Du fun et de la peine dans les Contes urbains
Le mois de décembre ne serait pas un vrai mois de décembre sans les Contes urbains. Pour qui aime les histoires de Noël rentre-dedans, troubles, disjonctées, sans clinquant et sans «tout le monde il est beau, tout le monde il est gentil», cet événement festif est un must du temps des Fêtes. «C’est toujours nouveau, même si c’est toujours la même chose», affirme avec humour Yvan Bienvenue.
Cette année, l’instigateur de cette soirée atypique, faite de tragédies, de trash, de glauque, d’humour noir et d’une p’tite lueur d’espoir, signera tous les textes de la série. Chose qui lui donne un peu «le stress de l’auteur». «Les gens connaissent mon écriture, mais cette année, je ne vais pas exactement utiliser le pattern Bienvenue…» prévient-il.

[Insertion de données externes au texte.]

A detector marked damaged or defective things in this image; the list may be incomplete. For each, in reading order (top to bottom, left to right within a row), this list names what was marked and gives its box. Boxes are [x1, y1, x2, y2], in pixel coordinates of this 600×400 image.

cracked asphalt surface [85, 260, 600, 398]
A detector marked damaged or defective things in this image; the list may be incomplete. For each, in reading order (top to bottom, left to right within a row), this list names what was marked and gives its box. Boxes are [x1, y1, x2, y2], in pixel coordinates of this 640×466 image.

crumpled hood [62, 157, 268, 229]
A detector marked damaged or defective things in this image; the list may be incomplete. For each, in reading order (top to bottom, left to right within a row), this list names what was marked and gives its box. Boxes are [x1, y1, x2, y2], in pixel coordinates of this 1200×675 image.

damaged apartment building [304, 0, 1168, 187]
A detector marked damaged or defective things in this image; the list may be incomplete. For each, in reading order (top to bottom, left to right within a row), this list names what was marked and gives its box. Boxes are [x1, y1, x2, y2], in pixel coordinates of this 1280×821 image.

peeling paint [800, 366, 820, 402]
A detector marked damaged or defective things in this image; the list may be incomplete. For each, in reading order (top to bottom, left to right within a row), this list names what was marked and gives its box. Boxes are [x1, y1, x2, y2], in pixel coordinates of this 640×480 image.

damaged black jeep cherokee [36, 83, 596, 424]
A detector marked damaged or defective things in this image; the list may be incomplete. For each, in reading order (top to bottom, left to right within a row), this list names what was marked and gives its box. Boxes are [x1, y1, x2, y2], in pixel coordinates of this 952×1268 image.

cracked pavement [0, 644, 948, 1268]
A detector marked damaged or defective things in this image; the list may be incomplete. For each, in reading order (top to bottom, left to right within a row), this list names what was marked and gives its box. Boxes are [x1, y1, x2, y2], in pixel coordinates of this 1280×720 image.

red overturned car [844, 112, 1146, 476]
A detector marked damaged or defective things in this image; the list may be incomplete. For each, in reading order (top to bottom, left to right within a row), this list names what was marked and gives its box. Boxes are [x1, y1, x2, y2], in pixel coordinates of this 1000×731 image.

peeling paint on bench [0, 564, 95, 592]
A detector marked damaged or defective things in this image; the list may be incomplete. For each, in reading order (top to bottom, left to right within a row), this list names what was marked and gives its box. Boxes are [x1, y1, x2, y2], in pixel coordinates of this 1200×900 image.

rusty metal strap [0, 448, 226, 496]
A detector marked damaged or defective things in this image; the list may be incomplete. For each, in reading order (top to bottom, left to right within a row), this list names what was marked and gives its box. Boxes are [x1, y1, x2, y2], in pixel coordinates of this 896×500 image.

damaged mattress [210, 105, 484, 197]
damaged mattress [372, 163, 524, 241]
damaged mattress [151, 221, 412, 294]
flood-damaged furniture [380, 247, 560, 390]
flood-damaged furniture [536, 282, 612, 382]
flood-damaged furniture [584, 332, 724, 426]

Après une cuvée 2011 «moins réussie», aux dires du principal intéressé, l’homme de théâtre affirme avoir «réajusté le tir». «Les Contes urbains, c’est un concept, mais un concept, c’est une boîte. Ce sont les histoires qu’on va mettre dedans qui vont réellement animer cette soirée-là.» En attendant décembre, un petit avant-goût?
Ce qui caractérise cette 17e édition
«Il y a beaucoup de magie et de merveilleux. On nage toujours en pleine urbanité, mais il y a plusieurs histoires qui rappellent les contes de fées, les légendes.»
Les améliorations qui ont été apportées
«Tous les textes sont à la troisième personne. Sinon, c’est trop facile de s’éloigner de la “conterie”. Quand on parle au “je”, on est dans le témoignage. C’est le fun les témoignages, mais il ne faut pas que ce soit juste ça. Et ces dernières années, il y a eu un glissement. C’était des personnages qui venaient dire je, me, moi, le personnage. C’était trop théâtral.»
Ce que cette modification permet
«La catharsis. Quand un acteur fait un monologue au je, le public se censure. Il ne veut pas rire à quelque chose de ridicule, parce que l’acteur dit : “Ça m’est arrivé, à moi.” Il a peur de le blesser. Alors que si l’interprète dit : “Hey, le gars était tellement niaiseux, là…”, les gens vont rire. Ils vont rire du gars qui était niaiseux, mais pas du gars qui est sur la scène.
[pullquote]
Le chiffre 7 sera omniprésent
«Ce n’est pas un trip ésotérique, mais on va entendre les histoires d’une famille composée de sept membres. L’enfant, ses parents et ses grands-parents des deux côtés. Ils sont tous en voiture, ils reviennent de la messe de minuit, et sur le chemin, ils ont un accident. Tous les personnages ont leur âge véritable, mais on raconte leur temps des Fêtes quand ils avaient sept ans.»
Et comme le 21 décembre, c’est censé être la fin du monde…
«On ne sait même pas si on va faire notre dernière représentation du 22!»
Le conseil de la fin pour les spectateurs des Urbains
«Allez-y! Faites-vous du fun, faites-vous de la peine!»